Friday, May 27, 2016

TBR (ideally on a beach towel in the sun)

It’s the most wonderful time of the year. Well second most wonderful. Tis the season for summer beach reads lists. My favorite list by NPR is not out yet, but I’ve been busy browsing these:

The books everyone else has put on hold at your library

The books most likely to be found at Target

The books most likely to combat the summer slide


And on my TBR list for summer are the following new releases by some of my favorite authors:







What's on your list?

Friday, May 20, 2016

Comfort Reads

In the tongue-in-cheek tradition of shows like this, comes this series brought to us by PBS. Except, delightfully, it’s not a mockumentary. Amateur bakers ranging in age from 17 to retiree meet in a tent each weekend for a bake-off showcasing a different skill.  Although the baked goods look scrumptious, it’s the contestants’ asides, facial expressions, and repartee with the hostesses and judges that will keep you watching.

To bide my time waiting for Season Two to be made available somewhere on the Internet, I’ve discovered the Hannah Swensen murder mystery series by Joanne Fluke. Hannah owns a bakery in Lake Eden, Minnesota. However, in between baking the next day’s batch of cookies or catering her mother’s Regency Romance club, she has a nasty habit of stumbling upon dead bodies.

Comfort food for the serial reader, this series is predictable in plot (find a body, eat chocolate, go behind boyfriend detective’s back to interview suspects, make a cake, get trapped in a small space with the killer, eat more chocolate).  Swensen’s obsession with new recipes (helpfully printed at the end of each chapter) and dilemma of which suitor to marry - detective or dentist - is quaintly old-fashioned, in our age of Pinterest and Match.com. Also, comforting, once you’re hooked, is knowing that there are 17 or 18 more to read.


And recipes involving double or triple chocolate to try.

Friday, May 13, 2016

"It was the trip to the circus the day before the world ended"

In Days of Awe by Lauren Fox, Isabel’s best friend has died. Shortly after, her husband has moved out. Her daughter has turned surly and prefers spending time with her grandmother. And her maternal instinct is “buried underneath an unexcavated pile of clutter, along with the missing check [she] wrote for her field trip to the Art Museum and the bike key [she] lost last year.”
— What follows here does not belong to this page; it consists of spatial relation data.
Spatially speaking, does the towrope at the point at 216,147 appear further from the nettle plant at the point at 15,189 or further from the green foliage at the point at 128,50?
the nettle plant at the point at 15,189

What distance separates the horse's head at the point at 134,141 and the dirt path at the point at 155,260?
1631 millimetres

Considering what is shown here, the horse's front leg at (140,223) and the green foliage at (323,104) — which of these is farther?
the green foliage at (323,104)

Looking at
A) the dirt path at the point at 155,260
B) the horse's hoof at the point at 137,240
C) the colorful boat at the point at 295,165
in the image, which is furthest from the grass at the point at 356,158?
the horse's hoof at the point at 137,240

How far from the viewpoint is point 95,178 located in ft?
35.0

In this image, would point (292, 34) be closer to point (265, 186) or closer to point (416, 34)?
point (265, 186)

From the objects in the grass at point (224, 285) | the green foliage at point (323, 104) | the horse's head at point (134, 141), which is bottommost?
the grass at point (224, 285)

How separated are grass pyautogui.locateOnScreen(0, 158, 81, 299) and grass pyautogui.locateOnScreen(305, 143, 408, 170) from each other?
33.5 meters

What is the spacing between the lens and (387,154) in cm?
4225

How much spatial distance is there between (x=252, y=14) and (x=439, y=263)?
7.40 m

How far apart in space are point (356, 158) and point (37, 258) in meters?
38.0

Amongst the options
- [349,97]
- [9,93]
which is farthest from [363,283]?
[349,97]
Upon meeting a charming gentleman in her grief group, she must decide if she’s ready to date again. Testing out her excuse for backing out of the date, she says, “I’m not looking for a relationship right now I’m looking for a relationship right now I need to focus on me I need to focus on cake.”
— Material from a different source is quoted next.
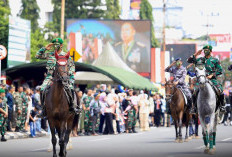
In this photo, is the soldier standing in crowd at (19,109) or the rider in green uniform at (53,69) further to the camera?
the soldier standing in crowd at (19,109)

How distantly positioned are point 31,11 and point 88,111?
1865 inches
Slowly Isabel comes to terms with her dying marriage and the death of her friend. She remembers how to make her daughter laugh. And just maybe everything will be okay.


If you can relate to cake as a life goal, you will thoroughly enjoy this book.  If you are a forty something mother of a preteen, you must read this book. 

Friday, May 6, 2016

"There is everything left to cure"

This week’s reading challenge - read a dystopian or post-apocalyptic novel – was a challenge. I’ve tried reading other books in the same vein, but I’ve never made it past the first few chapters. Perhaps it was the epigraph by Haruki Murakami that greeted me on the first page, or the fact that the protagonist was safely ensconced in a hospital for the first half of the novel, but I actually finished Find Me by Laura Van Den Berg.
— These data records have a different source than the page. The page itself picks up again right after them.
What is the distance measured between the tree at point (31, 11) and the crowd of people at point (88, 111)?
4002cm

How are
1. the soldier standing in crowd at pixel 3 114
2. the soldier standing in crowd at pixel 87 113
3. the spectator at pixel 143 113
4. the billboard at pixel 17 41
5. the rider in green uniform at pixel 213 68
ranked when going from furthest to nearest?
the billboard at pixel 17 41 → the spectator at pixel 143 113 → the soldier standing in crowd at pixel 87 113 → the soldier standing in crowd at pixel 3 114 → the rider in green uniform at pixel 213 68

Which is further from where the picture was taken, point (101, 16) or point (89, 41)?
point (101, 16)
Joy, the protagonist of this novel, is one of a few people who have proved immune to a sickness that has swept across the United States. She, along with other asymptomatic Americans, has been shuttled to the Hospital. Ostensibly, they are there to be studied for a cure. However, the extreme security measures and questionable qualifications of the medical staff make them feel more like inmates rather than patients.

As the story progresses, we discover Joy had less than a stellar childhood. Abandoned as a baby, she grew up in foster care. After leaving the system, she finds work as a night clerk in a convenience store and whiles away the lonely hours sipping from shoplifted bottles of cough syrup. When the sickness starts claiming its victims, a dying relative contacts Joy and gives her the first clue in figuring out her mother’s identity.

It is the search for her mother along with her growing skepticism of the Hospital’s concern for her well-being that drives Joy to escape. On the road, she finds her way from Kansas to Florida. Kismet brings her a traveling companion, a former housemate from her foster home. Together, Joy and Marcus witness the desolation of communities devoid of people and the devastation of neglected infrastructures that predates the epidemic.


Unfortunately Van Den Berg’s chronicle of a sickness without a cure feels all too familiar in light of recent scares. But by focusing on memory and friendship as tools of survival for those lucky enough to survive, she infuses hope in an otherwise bleak existence.